“Will & Grace” returns to NBC on Thursday, nearly 20 years after it first premiered and broke ground as a broadcast network sitcom whose influence reached far beyond viewers’ living rooms.
In 2012, then-vice president Joe Biden cited the show as a factor in his decision to support marriage equality. That moment, six years after the show went off the air for the first time, ensured that the show’s legacy would be entrenched American political history.
By bringing two charismatic gay men to audiences, “Will & Grace” was a force for political change and a prime example of the power of television to shape people’s opinions and open their minds to new ideas.
“I think ‘Will & Grace’ probably did more to educate the American public than almost anything anybody has ever done so far,” Biden said on “Meet the Press” in 2012. His statements would force Democratic party leaders Barack Obama and Hillary Clinton to come out in support of issue as well, kicking off a new wave of evolution among top politicians and paving the way for the landmark 2015 Supreme Court ruling making same-sex marriage legal across the U.S.

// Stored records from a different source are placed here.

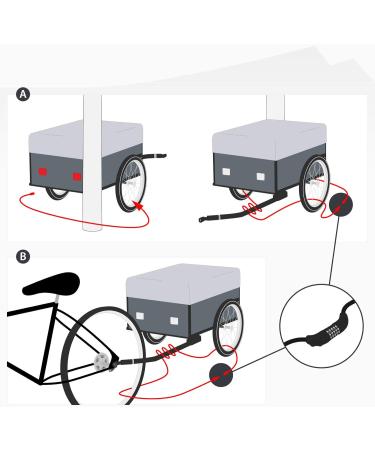 A

B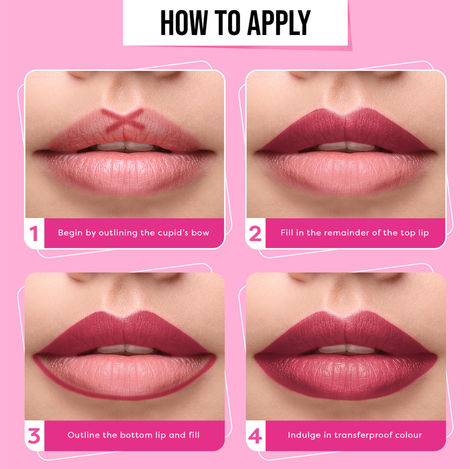 HOW TO APPLY

1 Begin by outlining the cupid's bow

2 Fill in the remainder of the top lip

3 Outline the bottom lip and fill

4 Indulge in transferproof colour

“We knew when we were doing ‘Will & Grace’ that we were doing something important that was having social effect and political effect,” star Debra Messing said in an interview shortly after Biden’s comments in 2012.
It was no mistake, because entertainment and media can be powerful tools in shaping the public’s opinions by introducing unfamiliar ideas, wrapped in the comfortable distance of storytelling. Television can be especially effective in making viewers comfortable, just by nature of the format, which requires them to welcome shows and characters into their lives on a weekly basis.
“‘Will & Grace’ has done so much to help people feel like they know somebody LGBT,” said Wilson Cruz, an activist and actor who had his own groundbreaking role as a gay character on “My So-Called Life,” told TheWrap. “TV is a way for people to see the lives of LGBT people, even though it’s fiction. [“Will & Grace”] did a lot to help people feel comfortable.”
This was especially true in 1998, when there was much less television and viewers had fewer places to turn where they’d only be presented with ideas and people who made them feel comfortable. At the height of its popularity, 25 million people watched “Will & Grace” every week and saw two out, successful gay men living their lives.
“In the early days, when TV would bring you and issue you hadn’t heard before and show you the loving way to handle it, that was very formative whether you knew it or not,” Jim Colucci, journalist and author of “Will & Grace: Fabulously Uncensored,” went on to tell TheWrap. “There were people who didn’t know any gay people and probably believed all of the horrible, nightmare gore that was out there. And then ‘Will & Grace’ gave them friendly, funny faces and helped them realize that all of that stuff wasn’t true.”
Even that was a tough sell. “Will & Grace” worked overtime to do everything it could to appease viewers to the then-somewhat radical idea of gay characters on television.
Colucci recalls director James Burrows telling him that the show even intentionally teased the idea that Will and Grace might end up together — even though that was never going to happen. “Back then, things were so different that the show had to play it both ways,” he said.
But it worked. The country went from a time when the producers of a TV show worried about offending viewers with the very idea of a gay man to marriage equality in the span of 20 years.
“It went so fast, it didn’t take long,” Colucci said. “For me, for something that in the late-’90s was really still bubbling … we never would’ve dreamed that it would happen in a decade or a decade and a half.”
So progress has been made, in no small part thanks to “Will & Grace” and shows like it. But there’s still work to be done. Even television as a medium can sometimes be disappointingly conservative in its approach.
“Star Trek” has existed for more than 50 years, but it took until 2017 and the latest iteration, CBS All Access’ “Star Trek: Discovery,” for the franchise to introduce its first gay characters, played by Cruz and Anthony Rapp. And in terms of representation and diversity, it’s far from the final frontier.
“Not a lot has changed in terms of diversity,” Cruz said. “When we’re talking about LGBT stories on TV, a lot of the time we’re really talking about gay white men. We have a long ways to go in terms of trans people and people of color. Even in terms of women.”
“We have a president who stirs up racial tensions, and the people who support him feel emboldened, like they’ve been given permission to hold on to their way of looking at the world,” he said. “But we know for a fact that seeing people on screen can change people’s opinions. A lot of the ignorance comes from a lack of exposure.”
Even in this particularly fractured political era, Cruz hopes television can still have the same impact in did in 1998. Maybe the return of “Will & Grace” and the decision to have “Star Trek” finally open its doors to LGBT characters could help open people’s minds.
“These are concepts and characters that people are familiar with,” he said. “And familiarity can allow people to open themselves up. They’re welcoming these characters into their home.”